The asymptotic formula (by Rademacher?) for the coefficient of $q^n$ of $(1)$ is given by,

$$a(n) \approx \frac{e^{4\pi\sqrt{n}}}{\sqrt{2}\,n^{3/4}}\tag{for 1}$$

For example, let $a(n)$ be the coefficient, and $a'(n)$ given by the formula, then,

$$\begin{array}{cccc} n&100&200&300\\ a(n)&8.38\,\text{x}\,10^{52}&2.011\,\text{x}\,10^{75}&3.293\,\text{x}\,10^{92}\\ a'(n)&8.40\,\text{x}\,10^{52}&2.016\,\text{x}\,10^{75}&3.299\,\text{x}\,10^{92}\\ \end{array}$$

Question: What are the analogous coefficient formulas for $(2), (3), (4), (5)$?

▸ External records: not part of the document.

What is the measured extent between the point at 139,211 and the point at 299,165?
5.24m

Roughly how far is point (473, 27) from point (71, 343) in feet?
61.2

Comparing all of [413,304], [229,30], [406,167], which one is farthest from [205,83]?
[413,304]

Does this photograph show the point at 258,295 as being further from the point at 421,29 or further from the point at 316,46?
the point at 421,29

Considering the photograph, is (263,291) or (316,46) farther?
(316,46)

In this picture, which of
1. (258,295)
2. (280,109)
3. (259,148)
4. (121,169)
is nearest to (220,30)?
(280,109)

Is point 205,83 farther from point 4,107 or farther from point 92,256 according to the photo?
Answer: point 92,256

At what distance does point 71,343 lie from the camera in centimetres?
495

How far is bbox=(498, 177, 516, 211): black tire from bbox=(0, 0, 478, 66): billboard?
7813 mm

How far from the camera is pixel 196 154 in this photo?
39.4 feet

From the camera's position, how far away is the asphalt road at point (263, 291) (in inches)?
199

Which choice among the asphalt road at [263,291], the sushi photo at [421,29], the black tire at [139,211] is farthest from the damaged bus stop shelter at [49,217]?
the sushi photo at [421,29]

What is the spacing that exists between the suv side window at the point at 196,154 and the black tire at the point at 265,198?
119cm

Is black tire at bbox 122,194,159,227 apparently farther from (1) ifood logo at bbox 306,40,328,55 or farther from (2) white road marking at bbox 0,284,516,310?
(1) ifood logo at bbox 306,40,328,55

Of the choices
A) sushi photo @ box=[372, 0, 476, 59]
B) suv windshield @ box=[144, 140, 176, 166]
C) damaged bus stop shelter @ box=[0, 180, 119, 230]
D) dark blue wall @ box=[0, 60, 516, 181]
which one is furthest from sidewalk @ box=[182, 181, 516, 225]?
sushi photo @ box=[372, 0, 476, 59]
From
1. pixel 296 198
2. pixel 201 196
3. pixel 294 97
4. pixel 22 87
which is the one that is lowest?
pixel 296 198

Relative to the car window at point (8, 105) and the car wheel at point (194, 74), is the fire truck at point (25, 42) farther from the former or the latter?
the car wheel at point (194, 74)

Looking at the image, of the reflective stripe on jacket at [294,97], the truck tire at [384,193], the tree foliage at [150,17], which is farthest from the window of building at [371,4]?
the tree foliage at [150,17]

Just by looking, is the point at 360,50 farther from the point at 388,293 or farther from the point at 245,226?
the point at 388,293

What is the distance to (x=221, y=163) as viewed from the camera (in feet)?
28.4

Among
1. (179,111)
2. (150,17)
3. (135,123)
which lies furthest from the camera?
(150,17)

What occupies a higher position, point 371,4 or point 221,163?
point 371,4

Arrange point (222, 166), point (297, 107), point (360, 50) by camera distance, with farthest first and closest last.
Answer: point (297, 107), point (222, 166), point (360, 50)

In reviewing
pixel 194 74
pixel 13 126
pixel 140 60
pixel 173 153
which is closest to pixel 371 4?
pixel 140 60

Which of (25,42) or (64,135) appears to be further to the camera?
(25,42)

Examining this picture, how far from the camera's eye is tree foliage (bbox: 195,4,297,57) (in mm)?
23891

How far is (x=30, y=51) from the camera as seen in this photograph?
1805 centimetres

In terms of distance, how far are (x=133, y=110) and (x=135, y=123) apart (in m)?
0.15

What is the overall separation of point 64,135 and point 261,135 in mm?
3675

$\color{blue}{\text{Edit}}$: After perusing the OEIS, it seems that the fourth has,

$$d(n) \approx \frac{e^{2\pi\sqrt{n}}}{2\,n^{3/4}}\tag{for 4}$$

$$\begin{array}{cccc} n&100&200&300\\ d(n)&3.04\,\text{x}\,10^{25}&3.64\,\text{x}\,10^{36}&1.26\,\text{x}\,10^{45}\\ d'(n)&3.06\,\text{x}\,10^{25}&3.66\,\text{x}\,10^{36}&1.27\,\text{x}\,10^{45}\\ \end{array}$$

though I have no proof that this is its correct asymptotic formula.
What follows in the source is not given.